Social media sites hence become a continuation of private space (home) where we “invite” friends and share a common sociability. Paradoxically, however, these private inter-courses take place within a public or semi-public space, a fact that may serve to displace the distinction between the private and the public.

Personalization of health communication

The new wave of mediatization spurred by social media has contributed to the blurring of the boundary between the private and the public and the transformations of the conditions of self-formation and maintenance. Within such a mediatized context, we expect health communication mediated by social media to become increasingly personalized. Indeed, as put by Conrad and Stults (2010) “the Internet has changed the experience of illness” (p. 180). Social media, according to Conrad et al. (2016: 27), have transformed the experience of health and illness by (1) serving as an information source for patients, (2) in becoming a repository of experiential knowledge, (3) in facilitating communication and support among individuals affected by a particular condition, (4) in shaping social movements (e.g. advocacy) around illnesses and collective illness identity, and (5) in playing a role in the changing nature of the doctor-patient.
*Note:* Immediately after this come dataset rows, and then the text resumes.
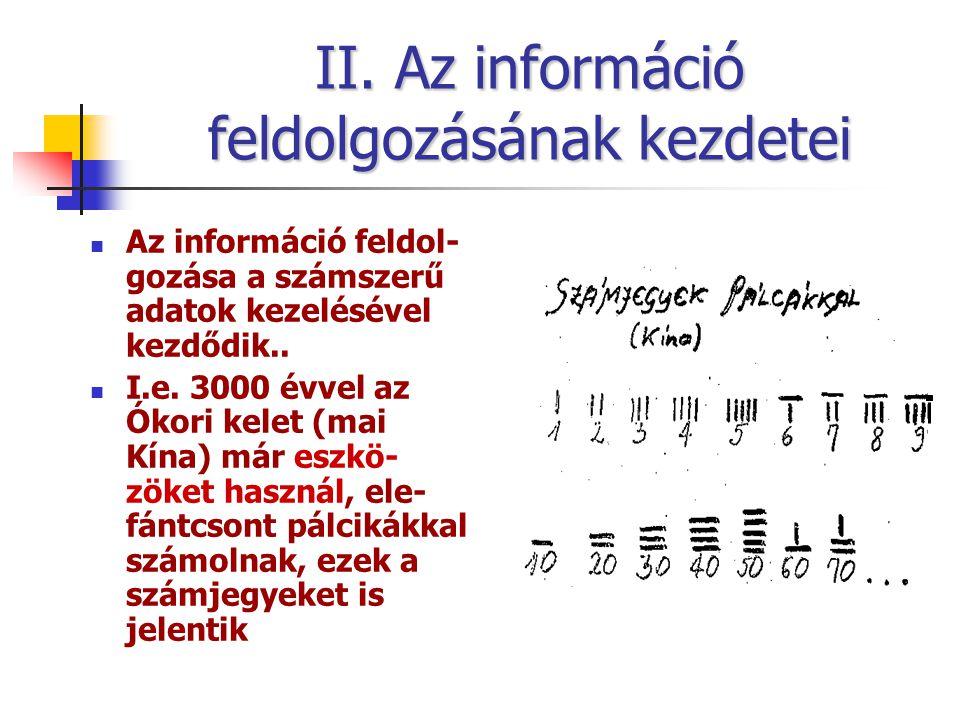 II. Az információ feldolgozásának kezdetei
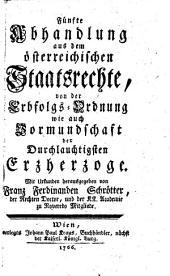 Von der Erbfolgs-Ordnung wie auch Vormundschaft der Durchlauchtigsten Erzherzoge. Mit Urkunden ...: Band 5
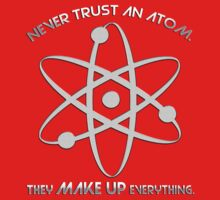 Never trust an atom.They MAKE UP everything. Kids Clothes
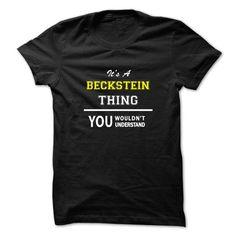 Nice BECKSTEIN Shirt, Its a BECKSTEIN Thing You Wouldnt understand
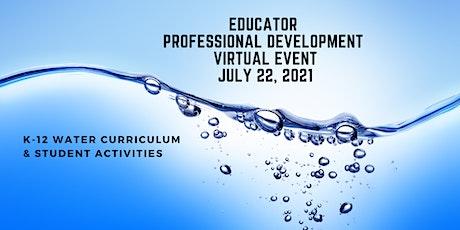 Educator  Professional Development K-12 Water Curriculum & Activities(free) tickets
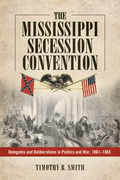 The Mississippi Secession Convention: Delegates and Deliberations in Politics and War, 1861-1865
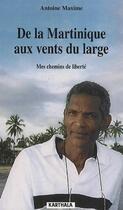 Couverture du livre « De la Martinique aux vents du large ; mes chemins de liberté » de Antoine Maxime aux éditions Karthala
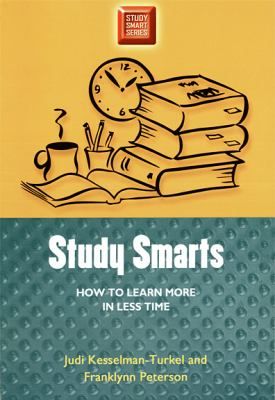 Book cover for Study smarts [electronic resource] : how to learn more in less time / Judi Kesselman-Turkel and Franklynn Peterson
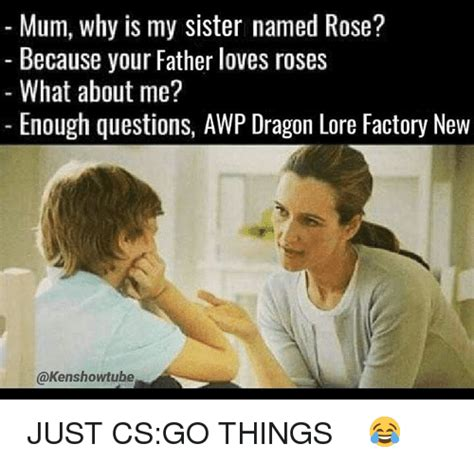 Why Is A Meme Called A Meme - mum why is my sister named rose because your father loves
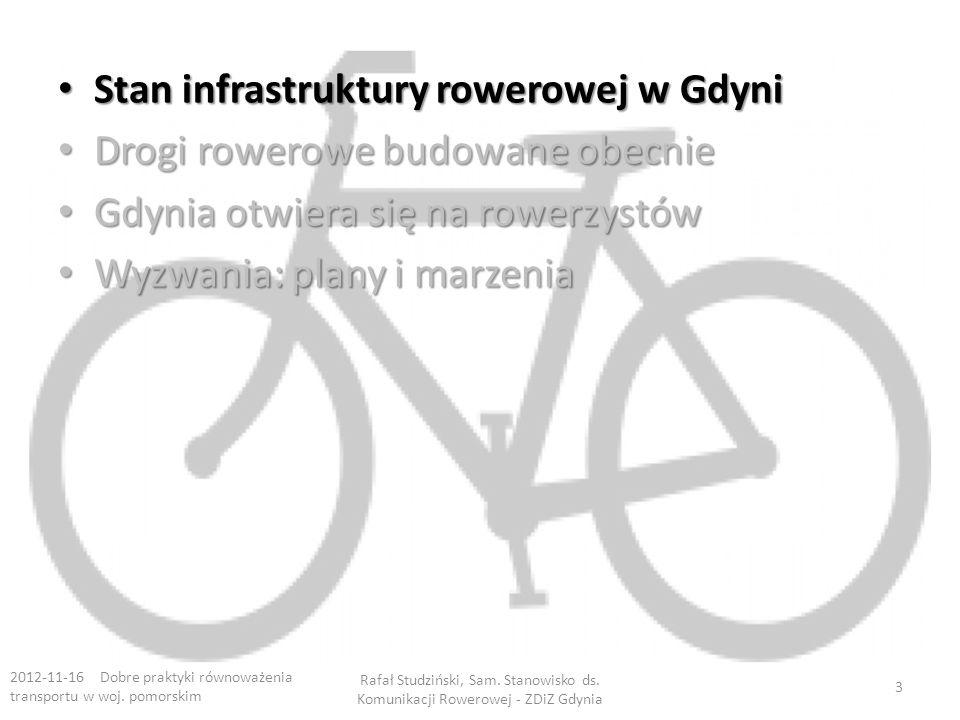 Stan infrastruktury rowerowej w Gdyni Stan infrastruktury rowerowej w Gdyni Drogi rowerowe budowane obecnie Drogi rowerowe budowane obecnie Gdynia otw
To this list, one might add that social media have opened a channel for representing in public the healthy or sick self. Several of these communicative practices suppose on behalf of social media users the public expression of subjective personal experience. Departing from (1) the documented increasing personalization of health communication that actually preceded social media in both news media and health campaigning and (2) the specific affordances of social media that functions as catalysts for personalized and emotionalized posts, we expect to find that health issues related to personal experiences will dominate on these platforms. An alternative hypothesis recognizes the limits of such personalized health discourses The multiple frames and focus of media representations of health in legacy media as well as the increasingly all-purpose and hybrid function of social media indicate that topics of health and illness also on social media will tap into dimensions related to critical debate, citizens perspectives and ethical reflection beyond personal experiences and witnessing. The remainder of this paper is devoted to inquiring into the extent to which these hypotheses are empirically corroborated by a large-scale analysis of social media communication.

Data and Method

We harness methods based on machine learning such as supervised classification and topic modeling applied to Norwegian social media data (Twitter, Online Forums, and Instagram) during the period 2012-2018, for discovering cultural patterns of social media use and communication about health across social media platforms.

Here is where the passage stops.